Two weeks ago, CP&DR reported on a study by the law firm of Holland  & Knight that broke down 95 legal challenges to projects under the California Environmental Quality Act over the past 15 years. The study provided a comprehensive look for the firs ttime - finding, for example, that 60% of the cases challenged "infill" development projects as opposed to "greenfield", and over 70% of the cases were brought forth by local organizations. 

But what about the outcomes of these cases? Sixty percent of projects challenged may be "infill" type projects, but are they more likely to be shot down than "greenfield" type projects? Similarly, 73% of the cases were filed by local organizations, but to what extent are they victorious? The 15-year time period shows a success rate for plaintiffs of close to 50%, but did this trend hold over time? 

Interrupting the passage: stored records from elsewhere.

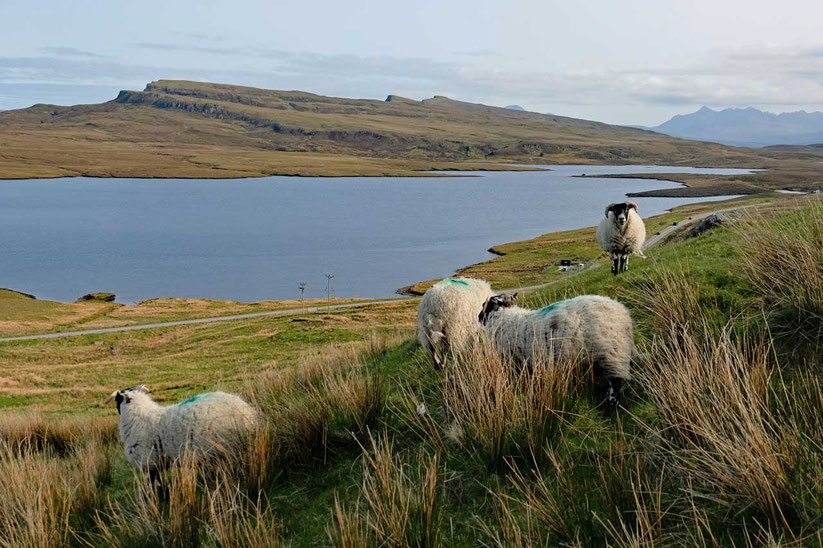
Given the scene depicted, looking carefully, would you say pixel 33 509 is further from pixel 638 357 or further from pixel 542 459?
pixel 638 357

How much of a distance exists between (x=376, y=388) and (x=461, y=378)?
158 centimetres

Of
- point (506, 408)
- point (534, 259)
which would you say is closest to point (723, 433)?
point (506, 408)

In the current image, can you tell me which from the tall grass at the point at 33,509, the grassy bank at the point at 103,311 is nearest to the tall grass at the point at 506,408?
the tall grass at the point at 33,509

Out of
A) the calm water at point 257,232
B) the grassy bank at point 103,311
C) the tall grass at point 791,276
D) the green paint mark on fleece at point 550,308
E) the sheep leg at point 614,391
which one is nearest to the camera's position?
the sheep leg at point 614,391

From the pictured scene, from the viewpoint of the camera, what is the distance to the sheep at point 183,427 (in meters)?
7.39

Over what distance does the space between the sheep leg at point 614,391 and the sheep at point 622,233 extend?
1000 cm

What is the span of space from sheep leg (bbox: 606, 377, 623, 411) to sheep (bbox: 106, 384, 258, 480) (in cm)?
378

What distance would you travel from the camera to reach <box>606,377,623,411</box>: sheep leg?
6055mm

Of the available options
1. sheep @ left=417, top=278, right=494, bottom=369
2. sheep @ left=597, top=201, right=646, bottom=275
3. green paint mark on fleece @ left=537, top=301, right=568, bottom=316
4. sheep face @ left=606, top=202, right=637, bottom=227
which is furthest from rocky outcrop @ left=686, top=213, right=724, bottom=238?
green paint mark on fleece @ left=537, top=301, right=568, bottom=316

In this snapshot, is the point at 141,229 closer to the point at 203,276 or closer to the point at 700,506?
the point at 203,276

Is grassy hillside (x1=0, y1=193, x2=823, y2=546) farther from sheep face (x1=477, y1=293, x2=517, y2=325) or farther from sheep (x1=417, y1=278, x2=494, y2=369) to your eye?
sheep face (x1=477, y1=293, x2=517, y2=325)

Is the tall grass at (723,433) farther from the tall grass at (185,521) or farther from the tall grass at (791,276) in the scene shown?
the tall grass at (185,521)

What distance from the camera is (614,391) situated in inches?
243

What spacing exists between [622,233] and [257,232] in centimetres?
9478
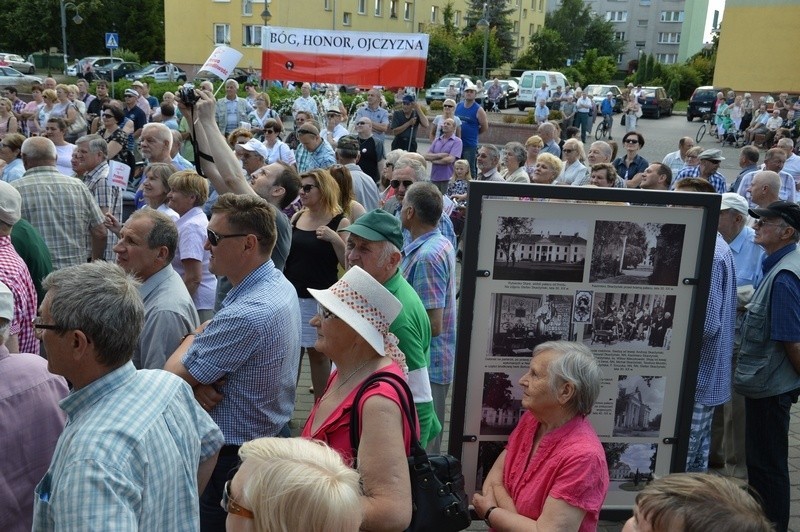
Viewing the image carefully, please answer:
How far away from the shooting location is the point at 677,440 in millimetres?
3645

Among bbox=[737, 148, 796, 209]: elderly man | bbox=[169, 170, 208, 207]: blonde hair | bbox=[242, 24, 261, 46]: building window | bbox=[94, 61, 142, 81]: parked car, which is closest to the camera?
bbox=[169, 170, 208, 207]: blonde hair

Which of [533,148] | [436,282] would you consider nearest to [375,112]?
[533,148]

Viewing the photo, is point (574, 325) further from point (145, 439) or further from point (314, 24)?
point (314, 24)

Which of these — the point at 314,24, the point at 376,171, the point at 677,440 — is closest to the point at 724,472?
the point at 677,440

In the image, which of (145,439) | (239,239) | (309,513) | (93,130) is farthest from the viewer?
(93,130)

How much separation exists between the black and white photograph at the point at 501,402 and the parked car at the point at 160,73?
38188 millimetres

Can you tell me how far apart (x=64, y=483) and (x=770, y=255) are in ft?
12.9

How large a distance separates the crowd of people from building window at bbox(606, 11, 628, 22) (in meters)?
103

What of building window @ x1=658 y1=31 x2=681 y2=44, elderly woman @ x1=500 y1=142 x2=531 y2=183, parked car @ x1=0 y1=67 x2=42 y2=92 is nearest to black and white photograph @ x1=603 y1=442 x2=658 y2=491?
elderly woman @ x1=500 y1=142 x2=531 y2=183

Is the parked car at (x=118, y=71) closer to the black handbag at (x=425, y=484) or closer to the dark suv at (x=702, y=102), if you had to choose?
the dark suv at (x=702, y=102)

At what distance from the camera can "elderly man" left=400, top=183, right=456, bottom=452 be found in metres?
4.48

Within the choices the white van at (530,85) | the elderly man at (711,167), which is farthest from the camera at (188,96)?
the white van at (530,85)

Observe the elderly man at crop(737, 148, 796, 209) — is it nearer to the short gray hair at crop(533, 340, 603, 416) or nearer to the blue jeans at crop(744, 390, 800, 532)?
the blue jeans at crop(744, 390, 800, 532)

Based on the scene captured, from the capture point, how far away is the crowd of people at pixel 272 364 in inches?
82.9
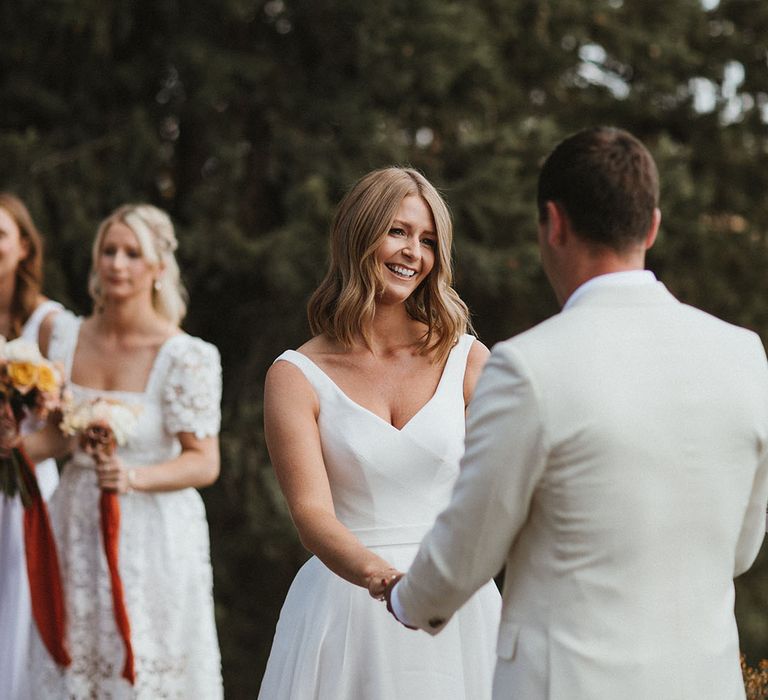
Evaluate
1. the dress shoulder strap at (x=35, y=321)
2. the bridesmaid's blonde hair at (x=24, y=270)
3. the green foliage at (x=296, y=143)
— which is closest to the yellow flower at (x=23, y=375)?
the dress shoulder strap at (x=35, y=321)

Seeking these answers, CP&DR broke down the Holland & Knight study to take a closer look at what's really going on. Here are some highlights:

* Though more infill projects are challenged, these challenges are much less likely to be successful. Only 31% of infill challenges were successful, compared to 55% of greenfield challenges.














* The success rate for legal challenges has been dropping steadily since 1997 - from 70% in the 1997-2002 period to only 34% in the 2007-2012 period.














* Legal challenges are most likely to succeed against infrastructure and industrial projects (more than 60%). Challenges were least likely to be successful against commercial projects (less than 30%).














* Legal challenges against public projects were more successful than legal challenges against private projects, though the difference was small (50% to 44%).

* Local plaintiffs were more likely to succeed than non-local plaintiffs, though again the difference was small (49% to 41%).